What's real? Riding a blue 3-speed bike along the shoreline watching the sea pet the moss on the rocks, watching the white crystals flicker across the sea, past gray ferries and ships into Denmark with Hamlet's Castle to greet them. So what's real? I remember Dagdag, I remember watching Lake Michigan, I remember discovering South Mountain in Arizona. My problems are behind me, I crucified them in Copenhagen, left them in the rain. So what's real? If I could hug Sweden, I would. Instead I'll just pedal along her side.

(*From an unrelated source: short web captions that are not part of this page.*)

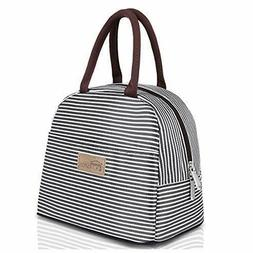 HOMESPON Lunch Bag Insulated Tote Box Resuable Cooler large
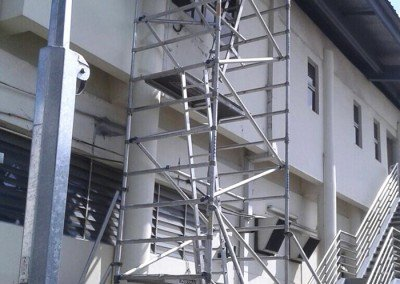 Instant UpRight Aluminium Scaffolding For Sale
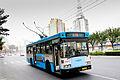 Beijing Trolley Bus 118.jpg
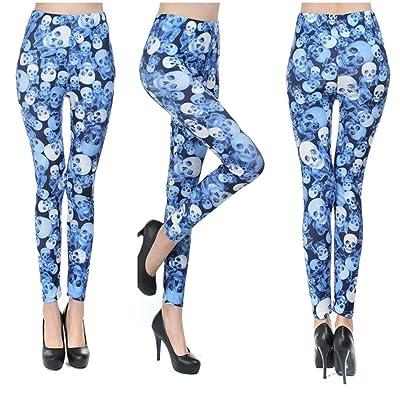 Clode® - Legging de sport - Femme Bleu bleu clair M - - M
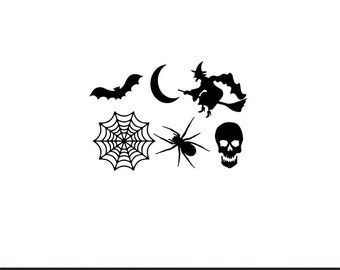 halloween set svg dxf jpeg png file instant download stencil monogram frame silhouette cameo cricut clip art commercial use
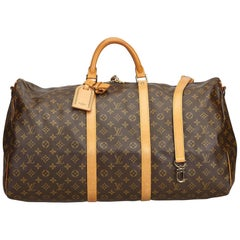Louis Vuitton Brown Monogram Keepall Bandouliere 60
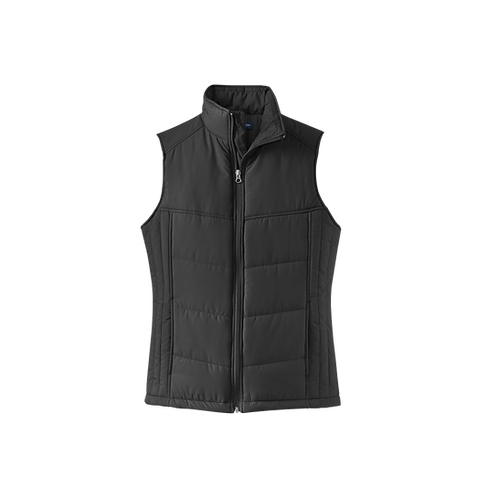 L709 Port Authority® Ladies Puffy Vest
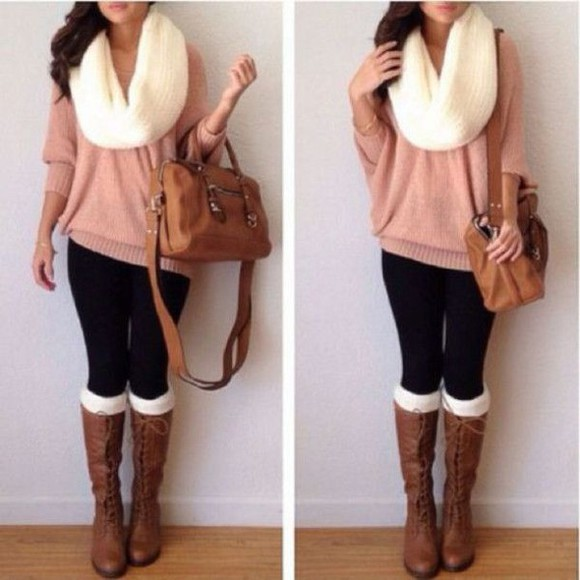 bag fall outfits scarf sweater boots fashion cute comfy Belt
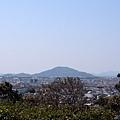 29彥根城天守閣廣場望市區.jpg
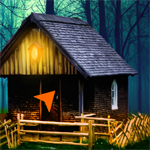 NSR Lonely Forest House Escape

(on the road) Sept 9 The camera is busted. Right now I'm in an abandon house in Halmstad, Sweden, just to the side of the on‑ramp to the highway to Gothenburg and ultimately ‑‑ Oslo. I came in here because it started to rain. Two days ago I went to Malmo to get my camera repaired, but they said it was too new. So I have to go to Oslo (for the next Canon service center in my path). I've been trying to get to Oslo for two & a half days! Arg! Hitchhiking in Sweden is crap. Sitting on the road in the cold sun, while trucks blow heavy winds of disgust so hard I have to take a step back. And now with this drizzle, and two people gave me a finger each. But this old house seems like a neat place to sleep if I must. I only have two bananas. Perhaps, I'll try the road again, juggle maybe, to get seen. A van slows and accepts me.
"Hey, I'm not a very good hitchhiker and I was wondering if the juggling helped?" I asked.
"Yeah sure, anybody that juggles on the side of a highway can't be all bad. Want an egg?" Hans and Lars, who had a heating coil powered by the lighter plug and plopped into a coffee cup of boiling water, were making hard-boiled eggs on their way to Gothenburg.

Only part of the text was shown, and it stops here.